“With an iPad Pro keyboard on the market already, we are evaluating the market’s appetite for another iPad Pro keyboard and identifying if there are any gaps that we can fill,” said Kelly McElroy, a spokeswoman for Incipio. “So we are developing with having a point of difference in mind rather than developing to be quick to market.”
Another anonymous case company executive cited long wait times that interfere with their product development cycles:
“For a business like us, we’ve got a very rapid product development cycle,” this source said. “When you’ve got a long lead time component that’s close to six months, that’s just not tenable.”

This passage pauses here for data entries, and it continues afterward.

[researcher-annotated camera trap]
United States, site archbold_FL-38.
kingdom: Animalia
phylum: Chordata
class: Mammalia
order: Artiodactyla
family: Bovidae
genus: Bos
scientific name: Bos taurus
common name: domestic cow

Then, the CEO of Brydge – the company behind several popular Bluetooth keyboards – says that the Smart Connector technology is “incredibly limiting” and that Brydge has “no reason” to implement the connector in its current state.
“The thing with the pogo pin design, in particular with the way that Apple’s implemented it on the iPad, is it’s incredibly limiting,” Smith says.
Smith hasn’t ruled out using the Smart Connector, but it would likely have to be for a different kind of product. “Looking ahead, there is no reason why the Smart Connector wouldn’t be considered for future Brydge products if the application is right,” he says.
For its part, Apple says that there are “multiple companies” now developing Smart Connector accessories. As for when their accessories will hit the market, however, remains to be seen.